From the data below, retype exactly the lines starting with the one that contains "Medical aluminum alloy" and ending with the one that contains "Formation professionnelle –", both included.
━━ RECORDS FOR THE EXERCISE ━━
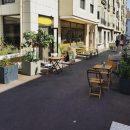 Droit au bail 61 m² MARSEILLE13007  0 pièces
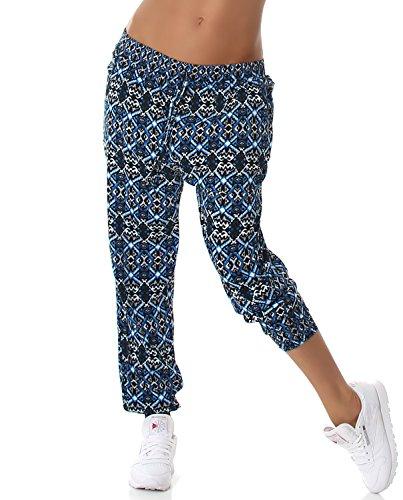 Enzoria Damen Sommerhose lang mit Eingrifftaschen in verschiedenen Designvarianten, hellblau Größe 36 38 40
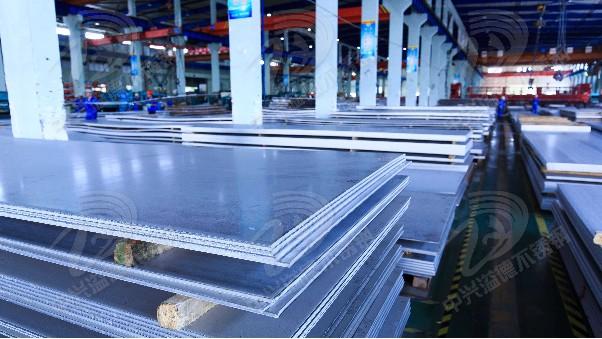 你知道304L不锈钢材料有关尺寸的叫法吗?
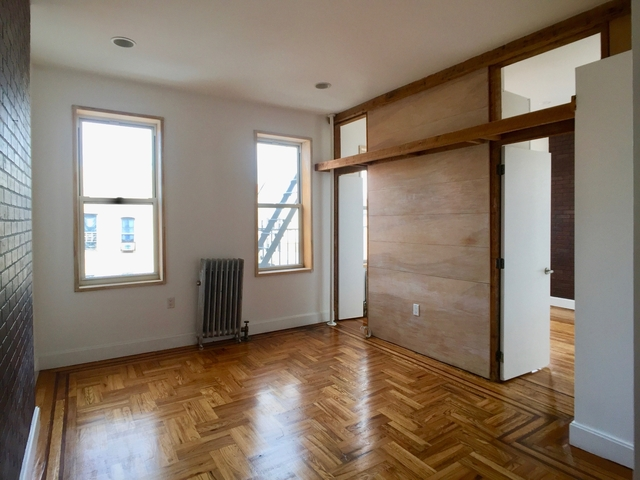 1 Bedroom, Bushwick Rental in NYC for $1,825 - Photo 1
━━━
━━ RECORDS FOR THE EXERCISE ━━
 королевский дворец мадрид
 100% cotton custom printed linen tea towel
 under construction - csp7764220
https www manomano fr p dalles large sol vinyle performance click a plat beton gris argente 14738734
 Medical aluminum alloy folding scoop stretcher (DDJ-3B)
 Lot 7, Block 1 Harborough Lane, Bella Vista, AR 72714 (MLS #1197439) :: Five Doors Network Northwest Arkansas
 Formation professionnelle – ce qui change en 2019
━━━
*ANSWER SECTION*.
 Medical aluminum alloy folding scoop stretcher (DDJ-3B)
 Lot 7, Block 1 Harborough Lane, Bella Vista, AR 72714 (MLS #1197439) :: Five Doors Network Northwest Arkansas
 Formation professionnelle – ce qui change en 2019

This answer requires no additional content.